Need Help?

News

ニュース

2018.10.18

David Brewster博士研究員の研究が「松下幸之助財団2018年度研究助成」に採択【犯罪学研究センター】

David Brewster博士研究員の研究が「松下幸之助財団2018年度研究助成」に採択

このたび、龍谷大学 犯罪学研究センター 博士研究員のDavid Brewsterの研究が「公益財団法人松下幸之助記念財団」*が公募する研究助成に採択されました。

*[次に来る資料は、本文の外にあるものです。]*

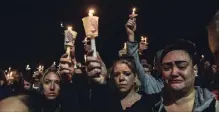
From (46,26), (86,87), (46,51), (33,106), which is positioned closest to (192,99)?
(86,87)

同財団では目的のひとつとして、「諸外国との相互理解による国際社会への貢献」と、「人間が自然を尊び調和しながら生きる社会の実現」を掲げています。そして、この目的に沿って、人文科学・社会科学の領域における世界的な視野に立った研究、諸施策の提案、調査研究活動に対して助成が行われています。

*「公益財団法人松下幸之助記念財団」
(The Konosuke Matsushita Memorial Foundation)
http://matsushita-konosuke-zaidan.or.jp/


David Brewster(本学 犯罪学研究センター 博士研究員)

David Brewster(本学 犯罪学研究センター 博士研究員)


今回の助成にあたり、David Brewster博士研究員が申請した際の「研究概要」を紹介します。
-------------------------------------
タイトル:
違法薬物使用のコントロール
サブタイトル:
使用者の視点の回復に関する調査

研究目的:
(抄訳)
 本研究の目的は,薬物使用者の回復の視点に関する調査を行うことによって,薬物使用に対する日本のコントロール文化を批判的に検討することである。日本における薬物事犯への従来的な対応は,刑事司法による収容が基本であり,抑止や防止というアプローチが主流であった。一方で近年,薬物事案の再犯率の上昇に対する懸念から,薬物事犯を繰り返す人たちに対する効果的な治療と再統合の方法に関心が寄せられている。これにより現代の日本では薬物事案に対して,従来的な排除という方法と近年の治療・再統合という相反したアプローチがとられているように思われる。しかしながら,こうした日本の現状に関する実態的・国際的な検討は不十分である。また日本の研究では,薬物使用者に対する治療プログラムの効果という側面に焦点が当てられ,家庭や学校,仕事など社会的要素の影響が軽視されてきた。したがって本研究では,社会的要素の影響について検討を行うため,質的に詳細な社会学的手法を用いることで,薬物使用者の人生に対する視点の回復について調査することを目的とする。本研究には,現代日本の薬物使用に対するコントロールに関して,それを直接的に経験している人たちの視点から理解するだけでなく,人生全体における薬物の使用と中止の選択肢を形成する要素について明らかにするという学術的意義がある。
-------------------------------------

抄訳翻訳者:山田 早紀(本学犯罪学研究センター・リサーチ・アシスタント)

当センターの目指す犯罪学は、犯罪者を厳しく処罰するのではなく、犯罪者にやさしくすることで真実をみつめ、社会に復帰してもらおうとするものです。
今後もセンターの取組みを通し、犯罪予防と対人支援を基軸とする「龍谷・犯罪学」を構築し、日本国内だけでなく、広く世界に海外にアピールしていきます。